Houghton Mifflin Harcourt, February 2020. 389 pages.
Review written July 12, 2019, from an advance reader copy picked up at ALA Annual Conference

The Stars We Steal is a science fiction retelling of Jane Austen’s Persuasion. Because I love Persuasion so much, and because I love Diana Peterfreund’s science fiction retelling of it, For Darkness Shows the Stars, and because I loved Alexa Donne’s science fiction retelling of Jane Eyre, Brightly Burning, I picked this one up eagerly after I got the advance reader copy at ALA Annual Conference.

I’m afraid I was a little disappointed. It’s still a fun romance, with an interesting science fiction setting, but it’s not a terribly faithful retelling and doesn’t have the poignancy of the original.

Right off the bat, the difference in the age of the heroines made me less sympathetic. Anne Elliot in Persuasion, was nineteen years old when she was in love with Frederick Wentworth and was persuaded to reject him. The story takes place seven years later. She is twenty-six years old and has no prospects for marriage. In The Stars We Steal, Princess Leo Kolburg is nineteen years old. She was briefly engaged to Elliot Wentworth when she was sixteen, but her father and aunt opposed the engagement. I probably shouldn’t be less sympathetic to younger love, but Leo seems to have much more chance for finding someone new than Anne Elliot did.

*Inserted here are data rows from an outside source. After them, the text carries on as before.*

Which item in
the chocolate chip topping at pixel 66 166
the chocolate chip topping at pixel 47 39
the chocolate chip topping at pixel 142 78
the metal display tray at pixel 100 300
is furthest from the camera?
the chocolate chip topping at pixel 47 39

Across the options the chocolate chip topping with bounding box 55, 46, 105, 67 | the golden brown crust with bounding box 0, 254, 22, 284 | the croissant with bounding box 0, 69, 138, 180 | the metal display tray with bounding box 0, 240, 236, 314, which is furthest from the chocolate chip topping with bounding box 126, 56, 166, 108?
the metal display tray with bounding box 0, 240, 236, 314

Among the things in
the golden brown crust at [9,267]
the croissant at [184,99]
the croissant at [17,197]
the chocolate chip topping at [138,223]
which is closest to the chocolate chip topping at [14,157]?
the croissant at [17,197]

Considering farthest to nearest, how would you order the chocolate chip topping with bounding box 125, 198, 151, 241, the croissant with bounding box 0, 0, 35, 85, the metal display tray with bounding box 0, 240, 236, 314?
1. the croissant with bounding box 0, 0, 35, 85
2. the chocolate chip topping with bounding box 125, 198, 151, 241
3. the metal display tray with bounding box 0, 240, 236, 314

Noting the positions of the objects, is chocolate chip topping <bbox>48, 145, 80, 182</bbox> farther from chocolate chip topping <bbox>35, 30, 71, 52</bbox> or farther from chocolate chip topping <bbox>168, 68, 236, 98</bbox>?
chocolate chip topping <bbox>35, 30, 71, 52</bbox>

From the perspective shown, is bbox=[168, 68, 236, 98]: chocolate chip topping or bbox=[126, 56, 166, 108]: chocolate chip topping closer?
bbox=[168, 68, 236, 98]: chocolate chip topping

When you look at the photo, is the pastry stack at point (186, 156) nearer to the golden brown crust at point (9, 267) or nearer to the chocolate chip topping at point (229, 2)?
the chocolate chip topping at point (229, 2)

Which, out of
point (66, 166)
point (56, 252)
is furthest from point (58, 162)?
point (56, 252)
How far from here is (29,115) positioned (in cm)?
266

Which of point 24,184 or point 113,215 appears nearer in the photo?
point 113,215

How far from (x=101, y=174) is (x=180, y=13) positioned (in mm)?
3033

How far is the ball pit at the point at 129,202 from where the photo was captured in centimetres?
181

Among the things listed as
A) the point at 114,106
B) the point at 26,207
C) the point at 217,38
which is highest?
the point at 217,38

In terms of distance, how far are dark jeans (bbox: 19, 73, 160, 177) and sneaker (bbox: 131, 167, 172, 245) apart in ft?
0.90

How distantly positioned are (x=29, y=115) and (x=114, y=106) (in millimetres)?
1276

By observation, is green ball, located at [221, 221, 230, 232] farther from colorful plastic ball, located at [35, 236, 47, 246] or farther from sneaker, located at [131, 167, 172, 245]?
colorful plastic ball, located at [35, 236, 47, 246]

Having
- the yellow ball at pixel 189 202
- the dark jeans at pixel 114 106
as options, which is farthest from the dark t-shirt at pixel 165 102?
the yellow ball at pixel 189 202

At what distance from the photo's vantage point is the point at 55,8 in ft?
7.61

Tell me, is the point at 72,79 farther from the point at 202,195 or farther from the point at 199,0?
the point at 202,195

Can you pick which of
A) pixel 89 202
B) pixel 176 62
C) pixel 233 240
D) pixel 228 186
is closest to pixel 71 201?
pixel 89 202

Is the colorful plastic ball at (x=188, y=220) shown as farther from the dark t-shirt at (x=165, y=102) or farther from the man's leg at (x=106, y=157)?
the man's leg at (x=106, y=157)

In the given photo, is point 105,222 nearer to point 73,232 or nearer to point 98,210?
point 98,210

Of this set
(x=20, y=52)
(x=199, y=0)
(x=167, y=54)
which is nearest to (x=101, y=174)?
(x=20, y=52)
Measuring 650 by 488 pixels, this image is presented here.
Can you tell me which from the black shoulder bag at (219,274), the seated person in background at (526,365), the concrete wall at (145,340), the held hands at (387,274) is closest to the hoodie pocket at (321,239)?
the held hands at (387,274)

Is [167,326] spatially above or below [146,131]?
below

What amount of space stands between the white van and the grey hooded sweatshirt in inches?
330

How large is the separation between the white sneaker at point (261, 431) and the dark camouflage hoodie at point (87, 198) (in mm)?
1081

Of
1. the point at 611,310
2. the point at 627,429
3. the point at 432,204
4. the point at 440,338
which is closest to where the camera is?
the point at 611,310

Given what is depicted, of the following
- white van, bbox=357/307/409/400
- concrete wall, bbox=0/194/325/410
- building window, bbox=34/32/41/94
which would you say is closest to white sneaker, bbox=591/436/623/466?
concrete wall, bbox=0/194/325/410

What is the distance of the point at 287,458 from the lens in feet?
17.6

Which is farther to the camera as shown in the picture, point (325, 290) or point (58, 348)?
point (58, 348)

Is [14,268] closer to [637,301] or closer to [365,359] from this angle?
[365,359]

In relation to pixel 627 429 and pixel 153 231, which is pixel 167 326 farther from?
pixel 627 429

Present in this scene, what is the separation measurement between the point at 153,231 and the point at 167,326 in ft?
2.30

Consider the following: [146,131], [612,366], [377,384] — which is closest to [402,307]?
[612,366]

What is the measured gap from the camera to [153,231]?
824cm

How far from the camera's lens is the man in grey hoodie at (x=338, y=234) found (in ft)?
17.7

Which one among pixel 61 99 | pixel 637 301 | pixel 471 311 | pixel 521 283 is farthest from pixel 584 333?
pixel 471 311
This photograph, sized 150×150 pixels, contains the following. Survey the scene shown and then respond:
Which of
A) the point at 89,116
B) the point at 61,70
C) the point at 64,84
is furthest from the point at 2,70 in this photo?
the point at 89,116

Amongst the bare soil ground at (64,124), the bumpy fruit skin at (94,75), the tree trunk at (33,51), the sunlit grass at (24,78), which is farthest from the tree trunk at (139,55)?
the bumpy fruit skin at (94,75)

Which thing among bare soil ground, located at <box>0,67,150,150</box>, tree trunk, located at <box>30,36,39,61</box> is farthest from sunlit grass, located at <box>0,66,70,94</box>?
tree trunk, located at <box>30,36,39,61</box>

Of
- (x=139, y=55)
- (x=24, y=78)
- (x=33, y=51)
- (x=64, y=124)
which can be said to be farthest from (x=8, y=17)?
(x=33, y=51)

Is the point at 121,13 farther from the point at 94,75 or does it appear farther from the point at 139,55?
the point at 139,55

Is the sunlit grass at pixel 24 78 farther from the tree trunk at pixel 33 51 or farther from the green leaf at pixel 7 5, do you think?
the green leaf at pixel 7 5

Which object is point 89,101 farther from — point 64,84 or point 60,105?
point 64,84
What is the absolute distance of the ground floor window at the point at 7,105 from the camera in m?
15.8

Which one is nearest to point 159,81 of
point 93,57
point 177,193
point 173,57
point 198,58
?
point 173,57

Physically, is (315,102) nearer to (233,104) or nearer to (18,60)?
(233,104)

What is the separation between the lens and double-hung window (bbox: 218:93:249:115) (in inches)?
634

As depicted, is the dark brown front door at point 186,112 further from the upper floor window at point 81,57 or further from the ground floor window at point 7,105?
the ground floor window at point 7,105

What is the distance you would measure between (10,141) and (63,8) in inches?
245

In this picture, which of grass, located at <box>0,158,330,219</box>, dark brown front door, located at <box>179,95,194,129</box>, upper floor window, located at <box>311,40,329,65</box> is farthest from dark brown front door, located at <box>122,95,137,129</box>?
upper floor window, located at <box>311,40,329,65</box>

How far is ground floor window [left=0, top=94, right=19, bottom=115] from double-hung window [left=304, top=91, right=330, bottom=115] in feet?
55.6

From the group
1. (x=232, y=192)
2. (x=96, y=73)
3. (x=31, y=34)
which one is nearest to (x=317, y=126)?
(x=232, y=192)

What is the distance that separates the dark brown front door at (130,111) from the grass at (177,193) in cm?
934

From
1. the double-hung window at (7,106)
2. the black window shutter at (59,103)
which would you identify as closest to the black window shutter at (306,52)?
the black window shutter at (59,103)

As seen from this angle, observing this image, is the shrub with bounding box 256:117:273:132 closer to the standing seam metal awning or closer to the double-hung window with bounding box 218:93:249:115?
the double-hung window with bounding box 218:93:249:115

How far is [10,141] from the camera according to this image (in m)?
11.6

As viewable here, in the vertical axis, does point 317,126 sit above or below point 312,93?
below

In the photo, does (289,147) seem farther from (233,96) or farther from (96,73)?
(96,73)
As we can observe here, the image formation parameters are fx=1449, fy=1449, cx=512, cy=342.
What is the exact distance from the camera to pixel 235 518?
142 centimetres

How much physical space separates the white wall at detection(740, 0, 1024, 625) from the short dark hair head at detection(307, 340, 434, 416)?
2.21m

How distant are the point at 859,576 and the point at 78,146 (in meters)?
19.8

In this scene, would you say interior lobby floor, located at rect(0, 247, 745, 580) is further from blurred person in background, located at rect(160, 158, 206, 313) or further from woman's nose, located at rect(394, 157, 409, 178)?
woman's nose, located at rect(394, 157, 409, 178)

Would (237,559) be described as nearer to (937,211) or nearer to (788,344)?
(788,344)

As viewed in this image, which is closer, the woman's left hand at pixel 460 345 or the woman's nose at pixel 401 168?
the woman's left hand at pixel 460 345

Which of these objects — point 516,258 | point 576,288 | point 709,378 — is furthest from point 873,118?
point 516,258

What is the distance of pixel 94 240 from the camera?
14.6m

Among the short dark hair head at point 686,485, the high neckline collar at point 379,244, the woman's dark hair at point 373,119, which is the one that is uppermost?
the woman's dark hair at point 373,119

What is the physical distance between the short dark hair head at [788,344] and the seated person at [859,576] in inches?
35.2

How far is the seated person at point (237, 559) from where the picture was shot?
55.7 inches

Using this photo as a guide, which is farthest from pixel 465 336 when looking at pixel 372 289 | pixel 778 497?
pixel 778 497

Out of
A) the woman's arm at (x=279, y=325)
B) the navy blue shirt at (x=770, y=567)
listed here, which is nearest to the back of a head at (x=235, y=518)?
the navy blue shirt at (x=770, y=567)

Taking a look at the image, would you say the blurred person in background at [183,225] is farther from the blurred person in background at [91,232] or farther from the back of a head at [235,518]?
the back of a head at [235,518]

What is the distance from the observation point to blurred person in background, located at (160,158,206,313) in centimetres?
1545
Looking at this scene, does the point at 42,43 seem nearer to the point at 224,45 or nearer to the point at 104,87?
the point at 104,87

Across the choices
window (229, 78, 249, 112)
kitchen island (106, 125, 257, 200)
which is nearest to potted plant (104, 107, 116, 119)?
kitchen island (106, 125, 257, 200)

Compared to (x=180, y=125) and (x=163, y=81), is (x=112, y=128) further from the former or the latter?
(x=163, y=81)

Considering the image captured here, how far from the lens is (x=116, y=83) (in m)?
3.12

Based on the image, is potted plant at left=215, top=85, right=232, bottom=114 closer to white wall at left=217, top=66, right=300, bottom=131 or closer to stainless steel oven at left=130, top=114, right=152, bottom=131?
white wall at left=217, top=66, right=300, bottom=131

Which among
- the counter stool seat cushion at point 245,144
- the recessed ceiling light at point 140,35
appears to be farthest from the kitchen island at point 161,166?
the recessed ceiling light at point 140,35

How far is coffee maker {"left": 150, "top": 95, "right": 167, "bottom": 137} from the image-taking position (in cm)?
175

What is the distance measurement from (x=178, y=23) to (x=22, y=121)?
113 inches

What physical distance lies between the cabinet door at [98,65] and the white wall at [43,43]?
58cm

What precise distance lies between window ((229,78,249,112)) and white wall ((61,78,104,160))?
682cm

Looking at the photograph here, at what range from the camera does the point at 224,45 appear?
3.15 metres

Anyway, that aside, Leo is a princess living in a society centered in space – humans have taken to space while waiting for earth to warm up from a human-induced ice age. She’s a princess, and lives with her father and sister – but they are running out of money, so Leo has rented out their ship while they stay with their aunt on the Scandinavian and participate in the big once-every-five-years match event where all the eligible young royals and nobility get together to find matches.

Now, Leo needs to find a match with money to save her family’s ship. But she would rather get the money with her water filtration invention. Meanwhile, Elliot is now wealthy, captaining a ship of his own, and ready to find a match. He doesn’t seem to mind Leo becoming fully aware of what she lost.

I want to mention, without giving anything away, that this book has the first mention I’ve seen in a YA novel of an asexual character. It’s a nice answer to a marriage of convenience.

The plot itself is somewhat convoluted. I didn’t really believe some of the interactions and motivations.

However, that said, I did thoroughly enjoy reading this book. It may not be my new favorite, but it was a whole lot of fun, and I hope Alexa Donne has more retellings in store for readers in the future, with more insight into this future society in the stars where the glittering wealthy try to forget about those who are struggling for space and food and teens figure out their response to that.